打撃陣では、近藤健介を筆頭に、大田泰示と西川遥輝が打撃10傑に入り、渡辺諒と中田翔が規定打席に達した。今年は田中賢介のあと、レギュラー不在だった二塁手に渡辺がはまったが、レアードの抜けた三塁と遊撃のレギュラーが固定できなかった。
レアードが抜けた長打力不足の不安は的中。いくら広い札幌ドームが本拠地とはいえ、中田の23本を最多に、10本以上が大田(19本)と渡辺(11本)しかいないのは大きな課題だ。
盗塁も西川が19個、中島卓也が11個で、マークするのはこの2人だけでは、相手バッテリーにプレッシャーをかけられるはずもない。ソツのない攻撃がウリのチームが、機動力まで失ってしまえば上位進出は難しい。
【日本ハムの5年後の主力選手】
投 手…秋吉 亮・浦野慎司・有原航平・玉井大翔・杉浦稔大・加藤貴之
吉田輝星
捕 手…宇佐見真吾・清水優心
内野手…中田 翔・杉谷拳士・中島卓也・横尾俊健・石井一成・渡辺 諒
平沼翔太・清宮幸太郎
5年後もレギュラークラスの選手が多く残っている。一塁に中田、二塁に渡辺、外野は左翼・近藤、中堅・西川、右翼・大田と万全だ。さらに清水や平沼のレギュラー候補が控え、何より清宮の成長が大きな楽しみだ。

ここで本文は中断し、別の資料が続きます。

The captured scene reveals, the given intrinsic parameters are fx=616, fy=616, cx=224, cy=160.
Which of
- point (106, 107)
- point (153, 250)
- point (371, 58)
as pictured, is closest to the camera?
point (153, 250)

ただレギュラー以外は、なかなか「候補」から抜け切れておらず、ハイレベルな競争がなければ、レギュラーと控えの差が益々広がり、戦力の底上げにはならない。
投手陣は有原と上沢のWエースに、先発で堀や吉田輝と左右のエース候補が控える。中継ぎ・抑えは、既に実績を残しており、リーグ屈指のリリーフ陣を維持できそうだ。
●年齢バランスは問題ないが、長打力よりも機動力が不足…
さすが育成のチームだけあって、年齢バランスは問題ない。しいて言えば、投手では22歳が空白で、野手では右打ちの外野手が少ない。
今年は長打力不足が露呈したが、清宮を筆頭に万波中正や野村佑希、今井順之介など若いスラッガー候補が並ぶ。反面、走れる選手が少なく、機動力不足が課題になる。
投手は23歳と25歳に各4名、27歳に5名と固まっているが、それぞれの年代で左右のバランスが取れており問題ない。
年齢バランスが良いので、今年もその年の一番良い選手を1位指名し、補強が必要な箇所に即戦力を宛がい、育成で高校生選手を、投手・野手合わせ2~3名獲得するドラフトが可能だ。
【日本ハムの補強ポイント】
投 手…将来のエース候補と先発と中継ぎの左腕投手
捕 手…社会人の即戦力捕手
内野手…三塁のレギュラー候補と二遊間のバックアップ
外野手…右打ちまたは俊足外野手
日本ハムの1位指名は、その年のナンバーワン選手を指名する方針で、他チームがどうだろと1位指名がブレることはない。今年は早々と佐々木朗希(大船渡高・投手)指名を公言している。
佐々木の素質は異次元で、メジャーのトップクラスの投手になる可能性を秘めている。ただ、まだ素質型で育成には相当な覚悟と責任、そして時間が生じる。ノウハウの不足しているチームは見送る方向だが、日本ハムはダルビッシュ有や大谷翔平を育てた実績があり問題ない。
2~3位指名では、即戦力左腕または今年豊富な遊撃手を指名したい。今年は左腕投手の候補が少なく、1位の指名動向次第で、宮城大弥(興南高・投手)は2位で獲得できるチャンスがあるし、即戦力の浜屋将太(三菱日立パワーシステムズ・投手)や坂本裕哉(立命大・投手)は、1つ順位を上げてでも獲得したい投手だ。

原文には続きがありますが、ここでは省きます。